Lignes brutes
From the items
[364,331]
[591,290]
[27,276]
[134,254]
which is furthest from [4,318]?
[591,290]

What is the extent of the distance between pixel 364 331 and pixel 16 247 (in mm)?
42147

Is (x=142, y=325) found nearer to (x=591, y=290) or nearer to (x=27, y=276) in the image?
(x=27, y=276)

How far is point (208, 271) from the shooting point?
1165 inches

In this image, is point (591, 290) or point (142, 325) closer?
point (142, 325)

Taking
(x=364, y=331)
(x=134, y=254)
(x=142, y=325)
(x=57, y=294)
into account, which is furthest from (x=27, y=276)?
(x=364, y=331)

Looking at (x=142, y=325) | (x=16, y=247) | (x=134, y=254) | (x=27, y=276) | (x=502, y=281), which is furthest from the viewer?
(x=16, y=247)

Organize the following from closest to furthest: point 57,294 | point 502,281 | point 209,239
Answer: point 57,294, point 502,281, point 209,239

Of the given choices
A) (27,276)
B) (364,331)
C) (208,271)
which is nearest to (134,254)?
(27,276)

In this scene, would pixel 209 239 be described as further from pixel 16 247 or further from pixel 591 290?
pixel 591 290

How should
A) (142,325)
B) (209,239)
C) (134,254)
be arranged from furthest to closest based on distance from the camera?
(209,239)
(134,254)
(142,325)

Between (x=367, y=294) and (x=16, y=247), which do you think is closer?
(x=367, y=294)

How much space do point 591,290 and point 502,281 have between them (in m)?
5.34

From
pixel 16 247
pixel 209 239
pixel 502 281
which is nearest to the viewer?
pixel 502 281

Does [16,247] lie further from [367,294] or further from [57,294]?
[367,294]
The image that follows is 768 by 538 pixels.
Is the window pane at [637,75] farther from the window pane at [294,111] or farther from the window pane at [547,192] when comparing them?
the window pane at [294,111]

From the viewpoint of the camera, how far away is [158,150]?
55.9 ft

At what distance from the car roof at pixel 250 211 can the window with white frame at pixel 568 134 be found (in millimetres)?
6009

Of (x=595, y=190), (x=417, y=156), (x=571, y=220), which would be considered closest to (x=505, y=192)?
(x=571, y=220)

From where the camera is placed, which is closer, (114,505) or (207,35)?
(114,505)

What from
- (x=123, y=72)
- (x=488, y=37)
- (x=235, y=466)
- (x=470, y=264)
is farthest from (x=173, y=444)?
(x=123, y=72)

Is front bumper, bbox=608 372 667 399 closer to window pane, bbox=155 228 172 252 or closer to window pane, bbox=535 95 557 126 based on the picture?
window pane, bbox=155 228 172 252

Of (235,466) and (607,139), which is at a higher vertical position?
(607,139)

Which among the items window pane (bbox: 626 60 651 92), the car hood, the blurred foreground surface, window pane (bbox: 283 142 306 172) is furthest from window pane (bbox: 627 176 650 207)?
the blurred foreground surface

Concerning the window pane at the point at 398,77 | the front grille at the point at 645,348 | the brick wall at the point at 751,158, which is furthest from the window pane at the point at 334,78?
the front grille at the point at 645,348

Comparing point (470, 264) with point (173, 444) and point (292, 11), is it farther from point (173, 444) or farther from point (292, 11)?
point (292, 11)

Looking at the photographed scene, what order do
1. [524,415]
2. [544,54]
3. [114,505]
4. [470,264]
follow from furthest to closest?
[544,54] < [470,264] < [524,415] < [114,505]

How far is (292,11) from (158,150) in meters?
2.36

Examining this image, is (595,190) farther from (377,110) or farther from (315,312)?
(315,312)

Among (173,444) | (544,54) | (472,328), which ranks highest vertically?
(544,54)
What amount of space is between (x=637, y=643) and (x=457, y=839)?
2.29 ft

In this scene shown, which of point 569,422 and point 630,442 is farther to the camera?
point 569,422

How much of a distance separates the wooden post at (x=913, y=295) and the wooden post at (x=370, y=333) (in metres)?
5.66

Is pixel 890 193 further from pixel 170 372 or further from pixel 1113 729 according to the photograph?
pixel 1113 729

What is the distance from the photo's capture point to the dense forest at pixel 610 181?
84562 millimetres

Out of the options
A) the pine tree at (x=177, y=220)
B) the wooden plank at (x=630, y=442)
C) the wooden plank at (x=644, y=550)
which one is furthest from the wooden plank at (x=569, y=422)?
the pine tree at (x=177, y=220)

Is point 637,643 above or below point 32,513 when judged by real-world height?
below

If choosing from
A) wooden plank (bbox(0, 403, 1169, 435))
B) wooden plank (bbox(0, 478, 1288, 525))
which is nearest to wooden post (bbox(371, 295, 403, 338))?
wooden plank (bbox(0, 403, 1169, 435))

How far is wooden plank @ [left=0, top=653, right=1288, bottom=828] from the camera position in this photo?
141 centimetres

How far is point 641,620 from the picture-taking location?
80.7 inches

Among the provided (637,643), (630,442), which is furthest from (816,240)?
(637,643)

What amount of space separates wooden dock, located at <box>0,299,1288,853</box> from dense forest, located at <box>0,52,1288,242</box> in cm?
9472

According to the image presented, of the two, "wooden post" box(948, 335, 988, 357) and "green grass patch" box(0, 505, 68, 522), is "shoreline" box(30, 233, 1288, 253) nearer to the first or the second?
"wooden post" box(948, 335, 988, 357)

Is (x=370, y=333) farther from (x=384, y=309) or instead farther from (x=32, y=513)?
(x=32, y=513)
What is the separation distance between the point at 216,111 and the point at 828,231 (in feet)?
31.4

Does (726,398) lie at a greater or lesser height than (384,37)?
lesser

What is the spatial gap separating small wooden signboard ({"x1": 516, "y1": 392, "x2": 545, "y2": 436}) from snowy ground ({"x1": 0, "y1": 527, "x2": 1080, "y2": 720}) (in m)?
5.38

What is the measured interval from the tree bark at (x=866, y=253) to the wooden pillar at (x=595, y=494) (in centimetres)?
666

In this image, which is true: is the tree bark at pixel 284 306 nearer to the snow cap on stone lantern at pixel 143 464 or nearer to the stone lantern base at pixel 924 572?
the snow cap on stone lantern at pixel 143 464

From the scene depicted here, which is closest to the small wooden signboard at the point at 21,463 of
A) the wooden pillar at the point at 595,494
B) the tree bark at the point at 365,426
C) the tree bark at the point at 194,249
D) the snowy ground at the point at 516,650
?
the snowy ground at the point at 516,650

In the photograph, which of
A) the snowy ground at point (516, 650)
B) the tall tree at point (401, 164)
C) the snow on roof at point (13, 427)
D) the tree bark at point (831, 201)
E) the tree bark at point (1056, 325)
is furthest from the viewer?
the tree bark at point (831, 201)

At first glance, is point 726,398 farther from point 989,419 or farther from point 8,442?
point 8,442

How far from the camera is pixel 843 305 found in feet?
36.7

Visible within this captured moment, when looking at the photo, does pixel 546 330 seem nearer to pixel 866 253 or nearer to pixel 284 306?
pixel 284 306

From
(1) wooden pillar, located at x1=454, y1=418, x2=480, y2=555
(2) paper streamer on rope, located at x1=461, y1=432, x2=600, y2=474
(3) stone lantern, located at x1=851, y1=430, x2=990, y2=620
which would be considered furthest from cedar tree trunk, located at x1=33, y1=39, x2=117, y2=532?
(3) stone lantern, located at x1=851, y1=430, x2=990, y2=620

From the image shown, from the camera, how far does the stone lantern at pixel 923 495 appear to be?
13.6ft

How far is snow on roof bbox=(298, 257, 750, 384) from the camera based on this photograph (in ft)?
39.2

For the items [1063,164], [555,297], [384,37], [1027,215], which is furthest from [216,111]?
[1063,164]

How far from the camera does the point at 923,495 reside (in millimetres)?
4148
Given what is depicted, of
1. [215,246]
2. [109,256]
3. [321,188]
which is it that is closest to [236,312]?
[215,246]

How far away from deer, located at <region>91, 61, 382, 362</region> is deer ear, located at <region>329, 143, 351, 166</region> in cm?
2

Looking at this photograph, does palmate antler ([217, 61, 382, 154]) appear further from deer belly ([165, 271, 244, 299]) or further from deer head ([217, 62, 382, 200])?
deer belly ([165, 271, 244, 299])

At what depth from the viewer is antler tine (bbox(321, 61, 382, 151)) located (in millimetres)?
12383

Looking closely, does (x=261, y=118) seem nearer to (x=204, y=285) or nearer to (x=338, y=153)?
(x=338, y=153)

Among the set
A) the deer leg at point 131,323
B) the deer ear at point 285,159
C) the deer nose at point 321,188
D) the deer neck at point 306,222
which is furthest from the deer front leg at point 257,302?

» **Votre tâche**
Recopiez, s'il vous plaît, les lignes en partant de celle qui contient "Looking closely, does" et en allant jusqu'à la dernière ligne incluse, en substituant "nearest" à "furthest" sans rien modifier d'autre.

» **Résultat attendu**
Looking closely, does (x=261, y=118) seem nearer to (x=204, y=285) or nearer to (x=338, y=153)?
(x=338, y=153)

Among the set
A) the deer leg at point 131,323
B) the deer ear at point 285,159
C) the deer nose at point 321,188
D) the deer neck at point 306,222
which is nearest from the deer front leg at point 257,302?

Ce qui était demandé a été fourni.